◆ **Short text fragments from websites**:
>>>>
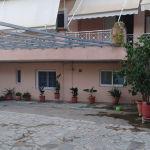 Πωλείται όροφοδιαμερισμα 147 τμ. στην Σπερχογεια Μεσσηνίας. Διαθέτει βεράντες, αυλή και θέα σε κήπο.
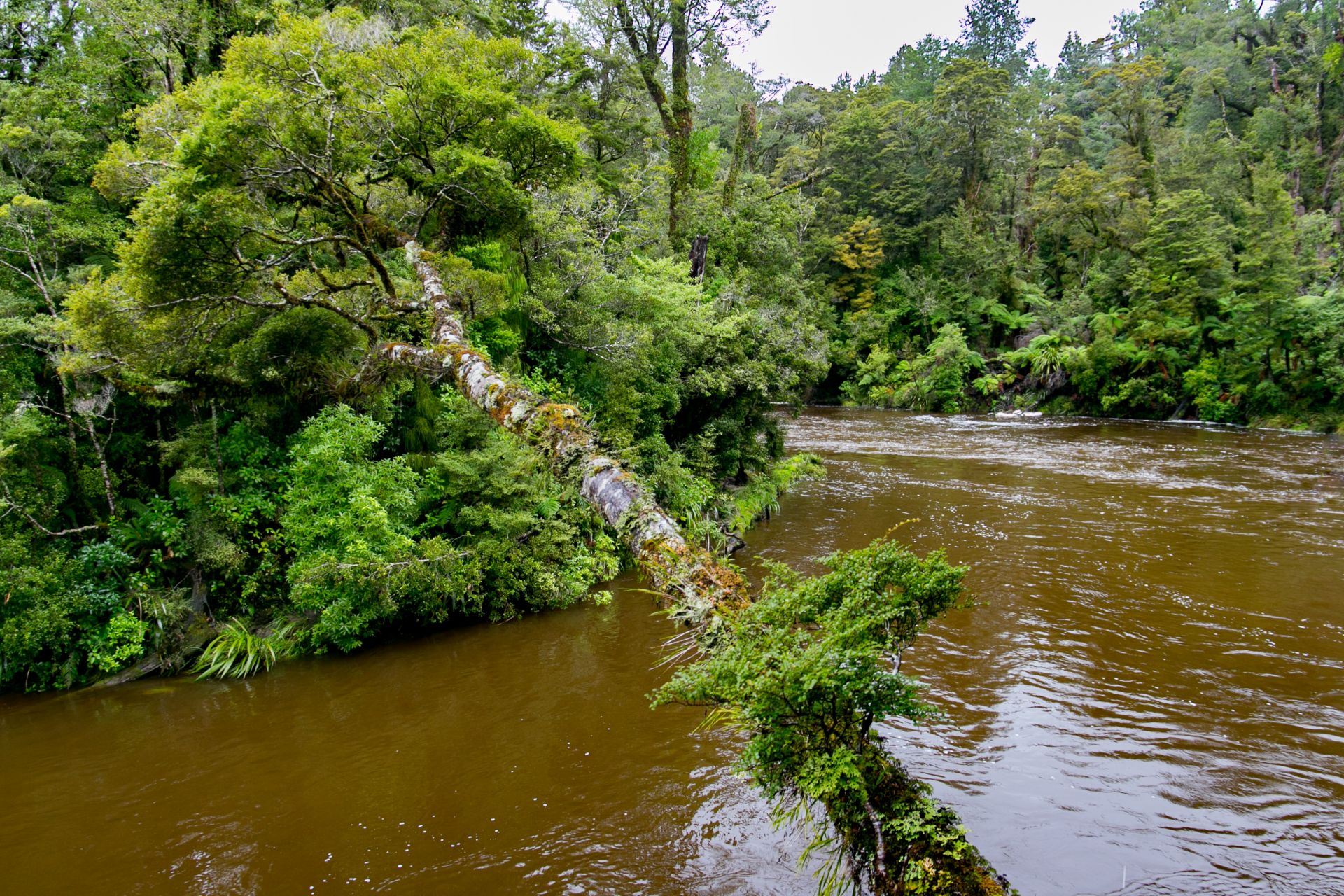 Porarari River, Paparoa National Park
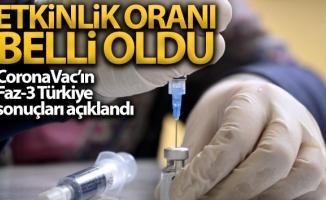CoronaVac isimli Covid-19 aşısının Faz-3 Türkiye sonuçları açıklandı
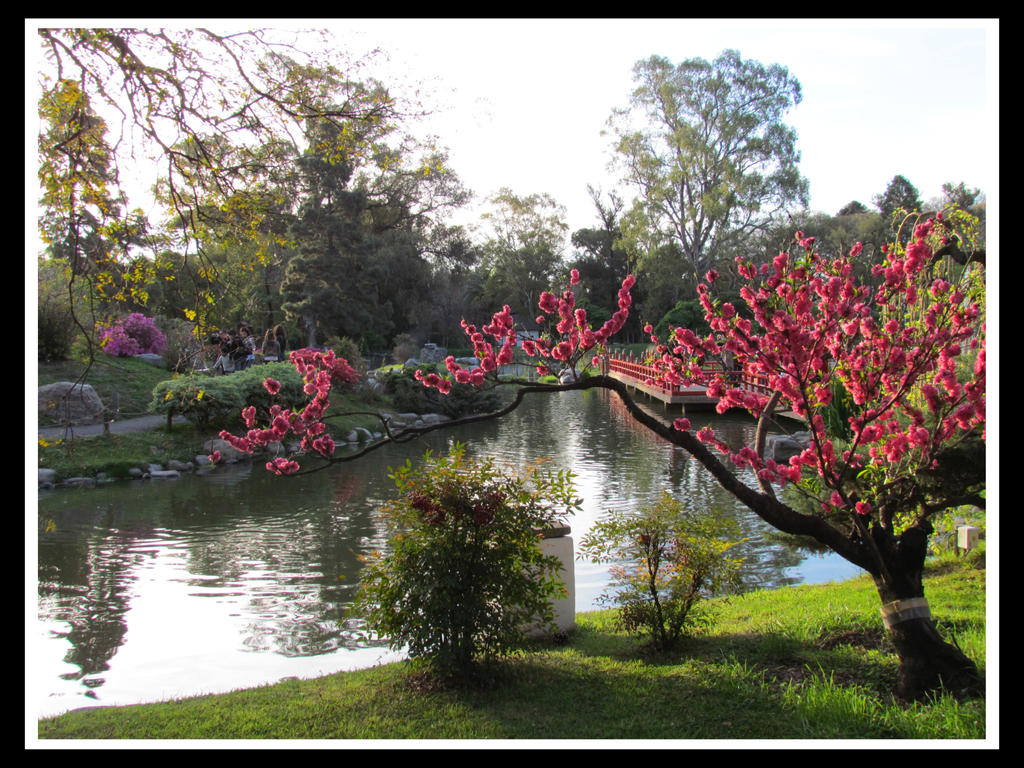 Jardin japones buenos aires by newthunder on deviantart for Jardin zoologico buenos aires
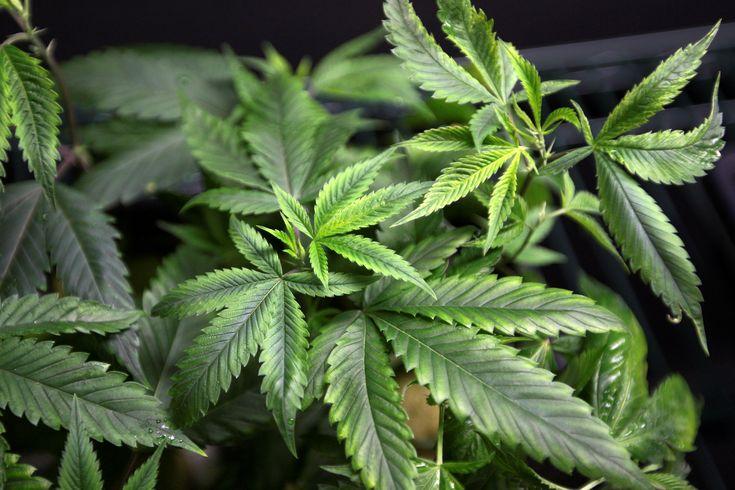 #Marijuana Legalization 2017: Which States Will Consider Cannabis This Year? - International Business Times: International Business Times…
<<<<
Pictures aside, write out all of the records exactly.

◆ **EXERCISE RESPONSE**:
 Πωλείται όροφοδιαμερισμα 147 τμ. στην Σπερχογεια Μεσσηνίας. Διαθέτει βεράντες, αυλή και θέα σε κήπο.
 Porarari River, Paparoa National Park
CoronaVac isimli Covid-19 aşısının Faz-3 Türkiye sonuçları açıklandı
 Jardin japones buenos aires by newthunder on deviantart for Jardin zoologico buenos aires
 #Marijuana Legalization 2017: Which States Will Consider Cannabis This Year? - International Business Times: International Business Times…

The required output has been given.